Salt adaptation for sustainable agricultural development
under climate change effects

Location:

Aswan, Egypt

 

Partners:

Delphy (lead), The Salt Doctors, Aswan University.

This project is part of the Orange Knowledge Programme which is funded by the Dutch Ministry of Foreign Affairs and managed by Nuffic.

 

Duration:

1 year, 2022

Project description:

This tailor-made training will establish a more productive, sustainable and resilient agricultural system by:

 

- Improving skills and knowledge of Aswan University’s staff on Climate-Smart Agriculture.

Climate-Smart Agriculture (CSA) combines water efficiency with an investigation of crop resilience and adaptation to climate change to reduce the carbon dioxide footprint of the entire agricultural value chain.

Another part of the training focuses on water management and efficient irrigation.

 

- Improving skills and knowledge of Aswan University staff on Saline Agriculture.

Also related to the point above, water scarcity can have salinization as a result.

Saline agriculture enables using saline soil or water, making it able to reduce the demand for freshwater for agriculture.

 

According to the FAO, all drainage water in Upper Egypt (south of Egypt) flows back into the Nile, this results in an increase of the water salinity due to the use of chemical fertilizers and pesticides.

 

Farmers in Aswan can’t afford post-treatment to decrease salinity as in lower Egypt.

Besides the hot climate increases the salinity naturally in the soil.
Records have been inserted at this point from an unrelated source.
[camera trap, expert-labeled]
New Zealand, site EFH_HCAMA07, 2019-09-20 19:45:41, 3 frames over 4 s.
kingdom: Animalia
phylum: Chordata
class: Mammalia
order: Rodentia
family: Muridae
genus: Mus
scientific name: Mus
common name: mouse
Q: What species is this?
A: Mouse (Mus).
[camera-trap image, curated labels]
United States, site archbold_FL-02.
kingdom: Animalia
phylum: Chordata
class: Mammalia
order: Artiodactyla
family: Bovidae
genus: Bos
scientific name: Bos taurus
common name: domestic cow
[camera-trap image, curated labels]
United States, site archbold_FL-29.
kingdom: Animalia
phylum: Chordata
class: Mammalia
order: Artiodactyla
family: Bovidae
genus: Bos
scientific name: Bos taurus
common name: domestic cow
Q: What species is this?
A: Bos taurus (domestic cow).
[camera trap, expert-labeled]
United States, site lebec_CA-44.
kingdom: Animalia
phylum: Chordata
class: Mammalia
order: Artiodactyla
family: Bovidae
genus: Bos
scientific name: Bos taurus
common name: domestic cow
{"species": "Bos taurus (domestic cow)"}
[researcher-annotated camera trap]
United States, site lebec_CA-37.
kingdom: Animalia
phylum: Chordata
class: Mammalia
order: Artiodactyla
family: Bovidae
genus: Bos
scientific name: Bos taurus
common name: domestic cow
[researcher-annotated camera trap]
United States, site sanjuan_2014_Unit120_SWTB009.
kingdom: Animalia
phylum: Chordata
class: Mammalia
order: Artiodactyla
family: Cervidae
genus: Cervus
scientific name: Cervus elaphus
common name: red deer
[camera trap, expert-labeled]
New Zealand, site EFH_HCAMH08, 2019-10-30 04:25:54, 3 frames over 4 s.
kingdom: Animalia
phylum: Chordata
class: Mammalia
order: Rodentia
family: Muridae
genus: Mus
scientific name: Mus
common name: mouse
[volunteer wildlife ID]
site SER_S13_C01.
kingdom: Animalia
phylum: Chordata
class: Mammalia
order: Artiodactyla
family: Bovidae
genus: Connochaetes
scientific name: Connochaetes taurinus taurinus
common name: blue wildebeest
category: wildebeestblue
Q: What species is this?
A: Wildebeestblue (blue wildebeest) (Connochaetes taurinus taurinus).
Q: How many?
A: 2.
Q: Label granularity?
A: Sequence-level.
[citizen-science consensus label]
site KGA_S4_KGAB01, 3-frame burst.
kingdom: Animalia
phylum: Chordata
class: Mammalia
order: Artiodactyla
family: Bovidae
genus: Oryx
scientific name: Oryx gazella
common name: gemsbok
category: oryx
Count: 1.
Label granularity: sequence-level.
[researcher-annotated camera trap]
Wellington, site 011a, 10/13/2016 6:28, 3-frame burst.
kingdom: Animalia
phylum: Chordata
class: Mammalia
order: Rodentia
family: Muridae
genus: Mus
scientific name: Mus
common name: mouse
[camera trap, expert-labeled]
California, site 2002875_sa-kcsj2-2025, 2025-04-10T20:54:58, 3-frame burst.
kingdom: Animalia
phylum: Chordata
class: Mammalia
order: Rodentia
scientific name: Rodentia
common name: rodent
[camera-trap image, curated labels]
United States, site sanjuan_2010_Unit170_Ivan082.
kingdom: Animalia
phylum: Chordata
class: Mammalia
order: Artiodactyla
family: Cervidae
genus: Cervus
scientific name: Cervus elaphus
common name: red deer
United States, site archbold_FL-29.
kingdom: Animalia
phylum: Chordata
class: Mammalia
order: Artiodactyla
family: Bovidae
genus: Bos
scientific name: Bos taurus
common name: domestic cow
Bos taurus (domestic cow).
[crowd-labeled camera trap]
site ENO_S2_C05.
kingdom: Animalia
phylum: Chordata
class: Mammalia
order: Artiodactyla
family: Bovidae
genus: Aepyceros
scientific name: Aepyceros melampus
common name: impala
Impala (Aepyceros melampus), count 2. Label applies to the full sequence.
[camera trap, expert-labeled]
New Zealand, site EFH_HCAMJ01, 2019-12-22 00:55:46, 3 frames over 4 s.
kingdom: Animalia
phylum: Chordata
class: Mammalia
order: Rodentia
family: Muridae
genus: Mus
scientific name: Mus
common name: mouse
Therefore, salinity is a major issue for the whole Egypt and the combination of CSA and saline agriculture can be a solution for this issue.

This reflects in sustainable, resilient and water efficiency farm systems that also improve the productivity of the agricultural sector.

 

Tailor-made training is given on specific the above-mentioned topics, where adequate knowledge, experience and skills are lacking.

The training sessions use three teaching methods: theory, practice, and knowledge transfer of the participants themselves to their students.

This will result in more efficient dissemination of in-depth knowledge on climate smart and saline agriculture.